提示文:
▼▼▼

私たちにとって身近な町が新元号ゆかりの地となりました。
「令和」にまつわる大宰府と福岡の歴史、当時の風景に思いをはせてみましょう。

※古代の役所を指す場合「大宰府」と表記します

大宰府政庁側から太宰府の町を望む写真

大宰府政庁側から太宰府の町を望む。1300年も前、ここに“西の都”となる大都市が造られた

 

「令和」の由来

 平成31年4月1日、新たな元号が「令和」と発表されました。典拠は、奈良時代に完成した日本最古の歌集「万葉集」。収められた「梅花の歌 三十二首 序文」の文言を引用したものです。

時に、初春(しょしゅん)の令月(れいげつ)、
気淑(きうるわし)く風和らぐ。
梅は鏡前(きょうぜん)の粉(こ)に披(ひら)き、
蘭は珮後(はいご)の香(かおり)に薫(かお)る。

*現代訳例
時は初春のよい月(「令」は、艶があるように美しいの意)、天気もうららかに風は穏やかだ。梅は鏡の前で女性がおしろいで装うように花開き、蘭草(らんそう)は身を飾る衣にまとう香(こう)のように薫っている。

 この序文は万葉集の編者とされる大伴家持(おおともの やかもち)の父、大伴旅人(おおともの たびと)が記したとされています。三十二首の和歌を詠み交わした「梅花の宴」は、旅人が大宰帥(だざいのそち)(大宰府の長官)を任されていた730年に、自身の邸宅に大宰府や九州諸国の官人たちを招いて宴を開いたものです。それは中国の書家・王羲之(おう ぎし)が催した「曲水(きょくすい)の宴」と、その様子を記した序文「蘭亭序(らんていじょ)」に倣ったものと考えられます。そのことからも旅人や官人たちは中国に憧れ、その文化に精通していたと理解できます。

▲▲▲

与えられたデータ:
▼▼▼

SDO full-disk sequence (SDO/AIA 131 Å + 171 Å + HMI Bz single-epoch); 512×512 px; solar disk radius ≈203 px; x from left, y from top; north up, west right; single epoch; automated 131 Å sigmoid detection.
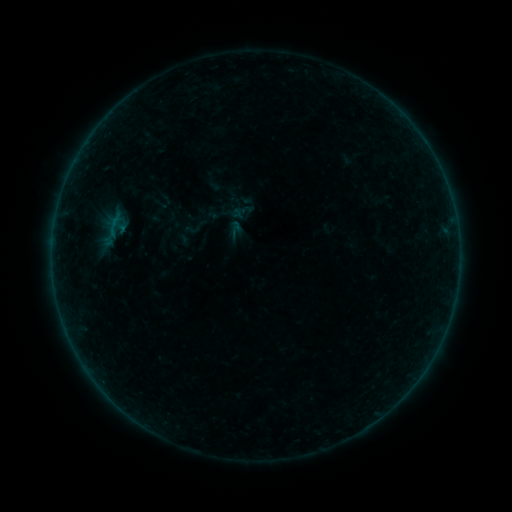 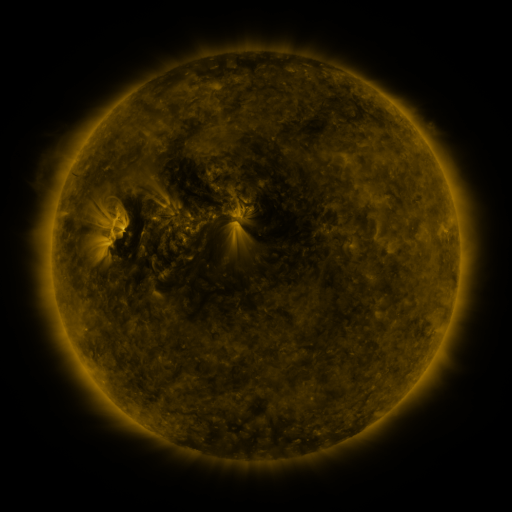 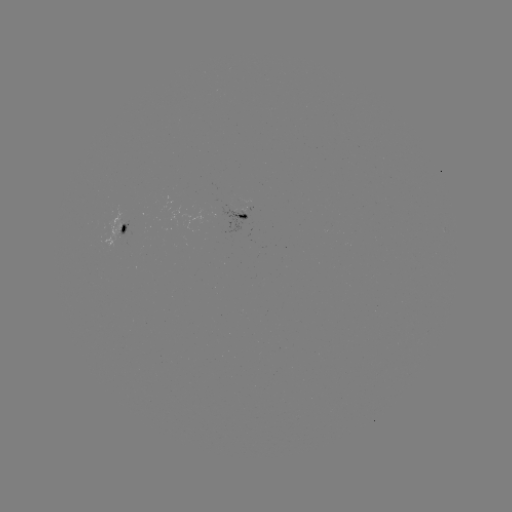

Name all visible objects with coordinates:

▲▲▲

課題 1: 提示文によると、大伴旅人が自身の邸宅で「梅花の宴」を開いたのは何年ですか。
課題 2: 提示文のうち、「大宰府政庁側から太宰府の町を望む写真」から「気淑(きうるわし)く風和らぐ。」までを、終わりの語句も含めて一字一句違えずに書き写してください。

回答 1: 730年です。

回答 2:
大宰府政庁側から太宰府の町を望む写真

大宰府政庁側から太宰府の町を望む。1300年も前、ここに“西の都”となる大都市が造られた

 

「令和」の由来

 平成31年4月1日、新たな元号が「令和」と発表されました。典拠は、奈良時代に完成した日本最古の歌集「万葉集」。収められた「梅花の歌 三十二首 序文」の文言を引用したものです。

時に、初春(しょしゅん)の令月(れいげつ)、
気淑(きうるわし)く風和らぐ。